More than a dozen Congressional leaders from both parties attended and addressed the audience at Indiaspora’s Gala, including House Democratic Leader Nancy Pelosi, D-California; Senate India Caucus Co-chair Mark Warner; D-Virginia; Senator Dan Sullivan, R-Alaska; Rep. Todd Rokita, R-Indiana; Bera who is co-chair of the House Caucus for India and Indian-Americans, and the other Indian-Americans elected to the House. Assistant Secretary of State for South and Central Asia Nisha Biswal, Surgeon General Vivek Murthy, and Ambassador Navtej Singh Sarna, India’s newly appointed envoy to the United States, also attended and made remarks. Sen. Tim Kaine, D-Virginia, who ran as vice president in former Democratic nominee Hillary Clinton’s presidential campaign, also addressed the gathering.

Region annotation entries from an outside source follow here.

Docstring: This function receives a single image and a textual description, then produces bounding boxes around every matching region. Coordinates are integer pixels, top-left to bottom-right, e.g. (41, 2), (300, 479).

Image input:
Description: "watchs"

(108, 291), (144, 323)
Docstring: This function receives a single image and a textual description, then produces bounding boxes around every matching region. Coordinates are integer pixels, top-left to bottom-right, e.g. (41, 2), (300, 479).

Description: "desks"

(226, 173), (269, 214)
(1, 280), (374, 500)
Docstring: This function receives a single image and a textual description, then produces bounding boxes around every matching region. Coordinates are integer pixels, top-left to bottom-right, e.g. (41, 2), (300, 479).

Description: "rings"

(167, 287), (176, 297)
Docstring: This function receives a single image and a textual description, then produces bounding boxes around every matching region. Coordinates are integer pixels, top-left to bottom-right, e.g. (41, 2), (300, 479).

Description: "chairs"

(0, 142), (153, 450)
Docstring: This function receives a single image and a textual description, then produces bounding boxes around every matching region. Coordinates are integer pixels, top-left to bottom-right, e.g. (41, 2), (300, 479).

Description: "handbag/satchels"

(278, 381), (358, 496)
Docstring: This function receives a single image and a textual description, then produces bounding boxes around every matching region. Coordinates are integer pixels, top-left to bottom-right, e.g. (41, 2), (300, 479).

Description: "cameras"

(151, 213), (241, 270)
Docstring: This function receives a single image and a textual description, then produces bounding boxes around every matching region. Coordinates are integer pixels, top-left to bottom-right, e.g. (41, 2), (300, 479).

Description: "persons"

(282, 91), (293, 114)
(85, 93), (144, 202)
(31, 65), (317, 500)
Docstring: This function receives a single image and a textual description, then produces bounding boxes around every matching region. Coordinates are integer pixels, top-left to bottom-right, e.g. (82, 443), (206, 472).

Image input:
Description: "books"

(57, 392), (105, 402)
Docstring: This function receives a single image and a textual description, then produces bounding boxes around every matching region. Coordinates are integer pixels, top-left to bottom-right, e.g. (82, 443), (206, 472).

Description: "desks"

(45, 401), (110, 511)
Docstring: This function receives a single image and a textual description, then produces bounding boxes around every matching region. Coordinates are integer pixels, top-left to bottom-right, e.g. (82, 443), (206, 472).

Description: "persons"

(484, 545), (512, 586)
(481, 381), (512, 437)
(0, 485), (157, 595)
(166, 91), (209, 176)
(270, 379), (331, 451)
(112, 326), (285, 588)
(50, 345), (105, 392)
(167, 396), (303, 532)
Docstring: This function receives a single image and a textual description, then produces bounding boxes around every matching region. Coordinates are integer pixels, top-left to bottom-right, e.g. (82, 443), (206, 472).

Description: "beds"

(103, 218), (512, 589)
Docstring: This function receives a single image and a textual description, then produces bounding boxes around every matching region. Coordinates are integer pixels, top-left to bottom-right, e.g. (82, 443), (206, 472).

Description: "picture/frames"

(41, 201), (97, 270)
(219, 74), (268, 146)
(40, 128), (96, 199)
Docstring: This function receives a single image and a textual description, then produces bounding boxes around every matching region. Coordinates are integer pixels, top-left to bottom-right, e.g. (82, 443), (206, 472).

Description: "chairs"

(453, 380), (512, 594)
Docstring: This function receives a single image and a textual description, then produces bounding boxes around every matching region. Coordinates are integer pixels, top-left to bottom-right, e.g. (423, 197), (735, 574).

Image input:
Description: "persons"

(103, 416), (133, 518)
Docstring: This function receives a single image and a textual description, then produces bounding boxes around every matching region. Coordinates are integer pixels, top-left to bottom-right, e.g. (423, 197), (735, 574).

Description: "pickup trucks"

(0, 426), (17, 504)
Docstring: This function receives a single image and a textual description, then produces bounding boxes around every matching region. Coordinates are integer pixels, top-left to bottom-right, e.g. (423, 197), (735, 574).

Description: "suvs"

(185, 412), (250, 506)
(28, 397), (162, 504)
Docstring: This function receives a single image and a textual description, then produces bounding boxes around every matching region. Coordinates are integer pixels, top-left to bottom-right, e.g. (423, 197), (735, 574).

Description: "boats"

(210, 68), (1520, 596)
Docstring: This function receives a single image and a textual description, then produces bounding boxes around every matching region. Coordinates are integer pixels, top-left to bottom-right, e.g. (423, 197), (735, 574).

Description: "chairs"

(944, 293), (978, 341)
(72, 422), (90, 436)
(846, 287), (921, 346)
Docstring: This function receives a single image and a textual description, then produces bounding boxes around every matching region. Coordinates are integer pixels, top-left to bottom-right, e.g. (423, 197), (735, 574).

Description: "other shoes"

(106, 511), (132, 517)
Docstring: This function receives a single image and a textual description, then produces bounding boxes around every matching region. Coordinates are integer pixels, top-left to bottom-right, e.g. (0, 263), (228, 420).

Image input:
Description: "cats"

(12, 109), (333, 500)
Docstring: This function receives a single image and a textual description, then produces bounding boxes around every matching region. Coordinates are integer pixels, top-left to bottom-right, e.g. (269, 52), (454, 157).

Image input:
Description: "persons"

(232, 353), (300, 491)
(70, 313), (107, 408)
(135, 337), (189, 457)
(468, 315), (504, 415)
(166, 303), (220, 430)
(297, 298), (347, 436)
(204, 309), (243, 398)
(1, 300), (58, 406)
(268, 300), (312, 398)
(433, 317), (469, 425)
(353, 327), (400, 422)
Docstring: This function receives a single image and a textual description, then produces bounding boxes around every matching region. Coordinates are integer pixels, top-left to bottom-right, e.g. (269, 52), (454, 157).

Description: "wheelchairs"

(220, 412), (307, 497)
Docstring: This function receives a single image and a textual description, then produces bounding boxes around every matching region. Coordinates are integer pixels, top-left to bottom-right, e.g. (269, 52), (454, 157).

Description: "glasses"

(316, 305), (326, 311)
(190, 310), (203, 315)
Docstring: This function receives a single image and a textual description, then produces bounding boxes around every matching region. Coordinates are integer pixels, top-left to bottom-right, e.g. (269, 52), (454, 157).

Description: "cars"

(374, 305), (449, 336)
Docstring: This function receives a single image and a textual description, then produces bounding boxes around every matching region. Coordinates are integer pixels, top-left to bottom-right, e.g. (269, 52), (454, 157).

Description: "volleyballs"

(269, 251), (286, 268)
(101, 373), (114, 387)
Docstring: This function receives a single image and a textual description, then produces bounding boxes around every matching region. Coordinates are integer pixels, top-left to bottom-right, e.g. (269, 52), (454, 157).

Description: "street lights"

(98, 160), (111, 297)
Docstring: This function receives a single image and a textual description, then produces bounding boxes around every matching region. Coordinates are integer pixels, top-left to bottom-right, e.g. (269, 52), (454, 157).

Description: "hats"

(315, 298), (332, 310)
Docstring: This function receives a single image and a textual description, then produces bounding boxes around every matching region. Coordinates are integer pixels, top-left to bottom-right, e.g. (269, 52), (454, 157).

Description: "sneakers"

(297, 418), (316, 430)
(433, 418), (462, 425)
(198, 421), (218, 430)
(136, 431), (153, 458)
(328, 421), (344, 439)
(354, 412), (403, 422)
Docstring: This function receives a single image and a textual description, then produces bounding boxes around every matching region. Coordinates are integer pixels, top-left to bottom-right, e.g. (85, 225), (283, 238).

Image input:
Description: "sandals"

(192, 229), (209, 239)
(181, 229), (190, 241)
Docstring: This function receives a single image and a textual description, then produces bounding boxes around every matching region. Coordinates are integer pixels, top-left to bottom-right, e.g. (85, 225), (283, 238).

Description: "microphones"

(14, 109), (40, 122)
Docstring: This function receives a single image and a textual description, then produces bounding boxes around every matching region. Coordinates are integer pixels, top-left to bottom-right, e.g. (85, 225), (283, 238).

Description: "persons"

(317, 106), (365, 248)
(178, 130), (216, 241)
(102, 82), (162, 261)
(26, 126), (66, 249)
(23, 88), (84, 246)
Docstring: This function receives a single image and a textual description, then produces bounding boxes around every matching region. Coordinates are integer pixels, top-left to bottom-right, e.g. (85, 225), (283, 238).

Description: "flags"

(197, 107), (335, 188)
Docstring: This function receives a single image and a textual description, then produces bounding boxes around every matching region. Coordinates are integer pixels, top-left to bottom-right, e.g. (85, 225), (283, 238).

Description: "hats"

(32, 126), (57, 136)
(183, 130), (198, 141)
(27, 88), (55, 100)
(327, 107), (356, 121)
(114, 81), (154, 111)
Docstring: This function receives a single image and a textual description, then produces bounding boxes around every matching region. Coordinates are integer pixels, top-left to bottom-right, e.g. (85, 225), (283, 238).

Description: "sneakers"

“HAF sees this historic moment as a true coming of age for Hindu Americans politically,” Jay Kansara, HAF director of Government Relations is quoted saying in the press release, expressing confidence that “Hindu values like pluralism, non-harming, moderation, and a quest for truth, will add great value to the policies impacting not only our lives and well-being, but of so many around United States and the world.”

“This was the beginning of a kind of healing process because this election has been so divisive nationally and within the Indian-American community,” Rangaswami said.

A discussion panel cum press conference was held prior to the gala. It included among others, Neera Tanden, a close Clinton aide during the presidential campaign, and president of the think tank Center for American Progress, and Ashley Tellis, senior fellow at the Carnegie Endowment, who discussed the political climate going forward.

Nina Davuluri, Miss America 2014, spoke about her philanthropic work.